**EXERCISE GOAL**
Extract, without alteration, each line from the start of the listing to the line bearing "common name: warthog".

**EXCERPTED RECORDS**
>>>

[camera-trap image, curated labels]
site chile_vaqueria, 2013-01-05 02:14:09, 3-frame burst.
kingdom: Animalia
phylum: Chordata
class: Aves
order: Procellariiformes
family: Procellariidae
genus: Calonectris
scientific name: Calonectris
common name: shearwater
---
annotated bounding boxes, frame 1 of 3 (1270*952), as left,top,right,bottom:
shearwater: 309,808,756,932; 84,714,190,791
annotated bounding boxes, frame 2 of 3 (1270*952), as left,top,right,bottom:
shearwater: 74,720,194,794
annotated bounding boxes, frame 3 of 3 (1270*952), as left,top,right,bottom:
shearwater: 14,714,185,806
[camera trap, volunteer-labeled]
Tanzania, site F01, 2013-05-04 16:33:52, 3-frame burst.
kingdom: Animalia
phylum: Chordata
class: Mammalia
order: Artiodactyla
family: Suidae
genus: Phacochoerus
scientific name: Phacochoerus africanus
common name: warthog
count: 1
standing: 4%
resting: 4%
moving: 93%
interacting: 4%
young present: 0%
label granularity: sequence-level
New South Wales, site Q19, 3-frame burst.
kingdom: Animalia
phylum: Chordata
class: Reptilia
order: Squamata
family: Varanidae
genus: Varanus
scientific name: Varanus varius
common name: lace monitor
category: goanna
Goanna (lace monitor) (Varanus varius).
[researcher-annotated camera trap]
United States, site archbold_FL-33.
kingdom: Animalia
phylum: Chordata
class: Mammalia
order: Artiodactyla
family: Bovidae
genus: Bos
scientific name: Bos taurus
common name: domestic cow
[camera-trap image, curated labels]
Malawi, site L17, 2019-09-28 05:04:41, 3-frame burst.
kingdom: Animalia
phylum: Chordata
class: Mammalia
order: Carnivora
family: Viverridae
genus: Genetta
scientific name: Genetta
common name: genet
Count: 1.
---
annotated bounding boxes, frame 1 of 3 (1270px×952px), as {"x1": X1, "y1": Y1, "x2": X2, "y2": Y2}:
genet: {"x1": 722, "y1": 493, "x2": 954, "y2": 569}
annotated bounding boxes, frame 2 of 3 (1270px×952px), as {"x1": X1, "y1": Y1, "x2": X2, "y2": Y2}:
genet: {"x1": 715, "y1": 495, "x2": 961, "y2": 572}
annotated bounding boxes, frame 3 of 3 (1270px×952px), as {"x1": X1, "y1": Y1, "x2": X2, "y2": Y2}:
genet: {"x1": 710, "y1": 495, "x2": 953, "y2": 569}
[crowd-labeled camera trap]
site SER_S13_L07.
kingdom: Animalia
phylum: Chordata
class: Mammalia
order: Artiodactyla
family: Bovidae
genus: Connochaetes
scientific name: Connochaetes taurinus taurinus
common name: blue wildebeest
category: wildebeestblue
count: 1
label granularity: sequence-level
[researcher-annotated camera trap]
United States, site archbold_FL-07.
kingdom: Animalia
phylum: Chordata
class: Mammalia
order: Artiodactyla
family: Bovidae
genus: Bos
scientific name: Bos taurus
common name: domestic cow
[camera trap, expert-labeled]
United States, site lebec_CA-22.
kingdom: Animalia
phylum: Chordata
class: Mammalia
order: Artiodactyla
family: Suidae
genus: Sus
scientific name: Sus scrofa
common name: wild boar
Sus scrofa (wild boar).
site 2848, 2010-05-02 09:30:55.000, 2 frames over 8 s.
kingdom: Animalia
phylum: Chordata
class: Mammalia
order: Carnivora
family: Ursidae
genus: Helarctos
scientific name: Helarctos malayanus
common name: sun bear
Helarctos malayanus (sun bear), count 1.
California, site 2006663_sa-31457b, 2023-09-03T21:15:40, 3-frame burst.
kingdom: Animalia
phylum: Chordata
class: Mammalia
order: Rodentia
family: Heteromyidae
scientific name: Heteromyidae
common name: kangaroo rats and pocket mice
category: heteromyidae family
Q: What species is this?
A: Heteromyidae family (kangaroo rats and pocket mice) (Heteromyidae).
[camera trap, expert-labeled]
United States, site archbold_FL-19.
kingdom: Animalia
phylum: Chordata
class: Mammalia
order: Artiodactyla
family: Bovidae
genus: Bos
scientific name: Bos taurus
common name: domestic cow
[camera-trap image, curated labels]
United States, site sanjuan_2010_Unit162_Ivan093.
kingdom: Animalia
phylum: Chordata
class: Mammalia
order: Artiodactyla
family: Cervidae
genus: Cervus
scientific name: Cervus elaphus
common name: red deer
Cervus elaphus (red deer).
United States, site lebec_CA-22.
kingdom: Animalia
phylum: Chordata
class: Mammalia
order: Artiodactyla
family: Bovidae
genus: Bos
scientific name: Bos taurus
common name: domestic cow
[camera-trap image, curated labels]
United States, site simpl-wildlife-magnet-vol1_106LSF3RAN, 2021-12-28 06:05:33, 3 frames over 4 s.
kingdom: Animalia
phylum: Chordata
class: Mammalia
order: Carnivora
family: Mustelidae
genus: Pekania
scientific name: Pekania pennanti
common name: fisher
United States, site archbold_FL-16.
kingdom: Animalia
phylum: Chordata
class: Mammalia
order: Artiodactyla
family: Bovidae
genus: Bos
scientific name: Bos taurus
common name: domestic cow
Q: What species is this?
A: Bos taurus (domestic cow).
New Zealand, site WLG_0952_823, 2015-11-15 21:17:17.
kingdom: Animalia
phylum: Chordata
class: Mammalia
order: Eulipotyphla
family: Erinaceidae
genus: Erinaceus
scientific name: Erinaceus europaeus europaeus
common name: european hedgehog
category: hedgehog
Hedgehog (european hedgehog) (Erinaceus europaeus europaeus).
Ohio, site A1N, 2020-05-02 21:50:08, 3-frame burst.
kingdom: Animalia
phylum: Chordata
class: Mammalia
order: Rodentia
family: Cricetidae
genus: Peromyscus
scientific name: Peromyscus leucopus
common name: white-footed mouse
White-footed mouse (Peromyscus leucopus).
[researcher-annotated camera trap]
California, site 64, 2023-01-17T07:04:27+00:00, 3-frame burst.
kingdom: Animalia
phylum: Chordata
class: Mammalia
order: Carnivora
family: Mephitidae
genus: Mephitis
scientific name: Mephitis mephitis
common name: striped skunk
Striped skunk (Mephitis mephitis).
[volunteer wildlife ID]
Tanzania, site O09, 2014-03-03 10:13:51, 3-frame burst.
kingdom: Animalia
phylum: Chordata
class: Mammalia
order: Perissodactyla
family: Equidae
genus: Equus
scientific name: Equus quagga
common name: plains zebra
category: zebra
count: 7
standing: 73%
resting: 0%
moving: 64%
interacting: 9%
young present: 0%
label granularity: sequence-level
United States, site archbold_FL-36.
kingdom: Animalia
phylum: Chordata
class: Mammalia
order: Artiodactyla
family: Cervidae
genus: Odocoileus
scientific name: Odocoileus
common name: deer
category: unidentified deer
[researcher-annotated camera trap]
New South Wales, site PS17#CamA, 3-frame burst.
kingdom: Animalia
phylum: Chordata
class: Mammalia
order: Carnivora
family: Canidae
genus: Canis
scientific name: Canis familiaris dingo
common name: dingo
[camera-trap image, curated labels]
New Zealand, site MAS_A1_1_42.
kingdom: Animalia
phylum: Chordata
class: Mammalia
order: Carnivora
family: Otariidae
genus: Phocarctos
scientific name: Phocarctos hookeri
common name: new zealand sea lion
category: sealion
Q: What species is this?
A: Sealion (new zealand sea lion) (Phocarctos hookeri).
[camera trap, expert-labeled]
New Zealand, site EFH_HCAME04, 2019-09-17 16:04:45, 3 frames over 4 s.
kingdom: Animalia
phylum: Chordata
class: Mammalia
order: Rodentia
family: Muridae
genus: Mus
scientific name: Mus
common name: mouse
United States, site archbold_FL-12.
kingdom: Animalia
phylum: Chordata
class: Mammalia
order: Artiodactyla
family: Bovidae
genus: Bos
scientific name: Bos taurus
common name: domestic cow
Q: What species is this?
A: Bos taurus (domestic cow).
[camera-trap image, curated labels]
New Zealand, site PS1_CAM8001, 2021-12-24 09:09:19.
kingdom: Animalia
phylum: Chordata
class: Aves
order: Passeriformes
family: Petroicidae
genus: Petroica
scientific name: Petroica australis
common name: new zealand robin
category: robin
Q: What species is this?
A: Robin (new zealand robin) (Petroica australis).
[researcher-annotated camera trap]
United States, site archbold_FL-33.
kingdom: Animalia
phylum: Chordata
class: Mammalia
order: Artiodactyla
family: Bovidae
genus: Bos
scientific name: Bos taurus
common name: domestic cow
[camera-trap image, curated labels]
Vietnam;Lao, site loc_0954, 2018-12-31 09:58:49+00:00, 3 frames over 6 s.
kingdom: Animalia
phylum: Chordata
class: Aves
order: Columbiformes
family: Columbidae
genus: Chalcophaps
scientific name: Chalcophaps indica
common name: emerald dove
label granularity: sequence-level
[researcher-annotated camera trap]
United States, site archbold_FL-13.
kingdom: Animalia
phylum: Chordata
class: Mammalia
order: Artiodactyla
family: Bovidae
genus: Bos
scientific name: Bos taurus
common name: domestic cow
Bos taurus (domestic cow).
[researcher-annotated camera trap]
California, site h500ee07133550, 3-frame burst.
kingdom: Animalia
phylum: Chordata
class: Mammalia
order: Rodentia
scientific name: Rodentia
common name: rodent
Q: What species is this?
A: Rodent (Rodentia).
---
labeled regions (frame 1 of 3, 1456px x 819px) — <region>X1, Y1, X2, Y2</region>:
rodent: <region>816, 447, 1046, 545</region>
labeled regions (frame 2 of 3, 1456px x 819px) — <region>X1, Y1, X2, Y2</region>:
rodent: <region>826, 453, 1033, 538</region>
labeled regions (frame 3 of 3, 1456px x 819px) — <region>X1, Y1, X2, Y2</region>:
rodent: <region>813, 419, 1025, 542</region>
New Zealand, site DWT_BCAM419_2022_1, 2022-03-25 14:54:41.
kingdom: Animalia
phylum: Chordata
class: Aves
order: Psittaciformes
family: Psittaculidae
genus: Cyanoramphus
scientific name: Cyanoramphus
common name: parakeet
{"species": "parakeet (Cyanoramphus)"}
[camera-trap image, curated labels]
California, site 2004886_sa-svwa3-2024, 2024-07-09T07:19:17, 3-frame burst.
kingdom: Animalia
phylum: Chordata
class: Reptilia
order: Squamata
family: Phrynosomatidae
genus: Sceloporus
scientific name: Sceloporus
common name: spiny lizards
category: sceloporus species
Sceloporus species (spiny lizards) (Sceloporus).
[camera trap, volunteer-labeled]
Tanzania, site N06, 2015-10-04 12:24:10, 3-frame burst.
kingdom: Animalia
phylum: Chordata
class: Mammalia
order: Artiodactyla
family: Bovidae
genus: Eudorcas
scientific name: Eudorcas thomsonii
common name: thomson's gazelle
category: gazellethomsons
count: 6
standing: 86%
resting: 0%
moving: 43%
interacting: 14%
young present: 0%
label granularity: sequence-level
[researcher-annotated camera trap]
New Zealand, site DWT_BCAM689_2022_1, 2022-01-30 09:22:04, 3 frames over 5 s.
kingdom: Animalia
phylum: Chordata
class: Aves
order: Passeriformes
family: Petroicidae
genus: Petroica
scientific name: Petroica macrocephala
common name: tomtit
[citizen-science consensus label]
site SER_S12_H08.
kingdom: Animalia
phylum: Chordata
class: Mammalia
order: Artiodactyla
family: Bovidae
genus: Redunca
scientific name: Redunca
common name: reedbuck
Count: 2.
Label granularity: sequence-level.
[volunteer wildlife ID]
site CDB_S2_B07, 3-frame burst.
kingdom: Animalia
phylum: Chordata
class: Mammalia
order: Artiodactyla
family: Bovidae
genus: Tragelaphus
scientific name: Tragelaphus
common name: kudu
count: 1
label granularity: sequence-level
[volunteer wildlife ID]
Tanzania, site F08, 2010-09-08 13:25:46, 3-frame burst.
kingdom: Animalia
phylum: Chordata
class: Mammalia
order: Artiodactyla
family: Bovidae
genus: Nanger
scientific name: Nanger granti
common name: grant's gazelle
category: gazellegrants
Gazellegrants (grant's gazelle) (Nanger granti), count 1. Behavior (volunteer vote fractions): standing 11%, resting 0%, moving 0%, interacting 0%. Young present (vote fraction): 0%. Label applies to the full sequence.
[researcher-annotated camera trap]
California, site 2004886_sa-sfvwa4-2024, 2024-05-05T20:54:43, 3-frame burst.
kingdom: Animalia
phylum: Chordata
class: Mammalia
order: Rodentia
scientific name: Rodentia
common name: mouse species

<<<

**TASK OUTPUT**
[camera-trap image, curated labels]
site chile_vaqueria, 2013-01-05 02:14:09, 3-frame burst.
kingdom: Animalia
phylum: Chordata
class: Aves
order: Procellariiformes
family: Procellariidae
genus: Calonectris
scientific name: Calonectris
common name: shearwater
---
annotated bounding boxes, frame 1 of 3 (1270*952), as left,top,right,bottom:
shearwater: 309,808,756,932; 84,714,190,791
annotated bounding boxes, frame 2 of 3 (1270*952), as left,top,right,bottom:
shearwater: 74,720,194,794
annotated bounding boxes, frame 3 of 3 (1270*952), as left,top,right,bottom:
shearwater: 14,714,185,806
[camera trap, volunteer-labeled]
Tanzania, site F01, 2013-05-04 16:33:52, 3-frame burst.
kingdom: Animalia
phylum: Chordata
class: Mammalia
order: Artiodactyla
family: Suidae
genus: Phacochoerus
scientific name: Phacochoerus africanus
common name: warthog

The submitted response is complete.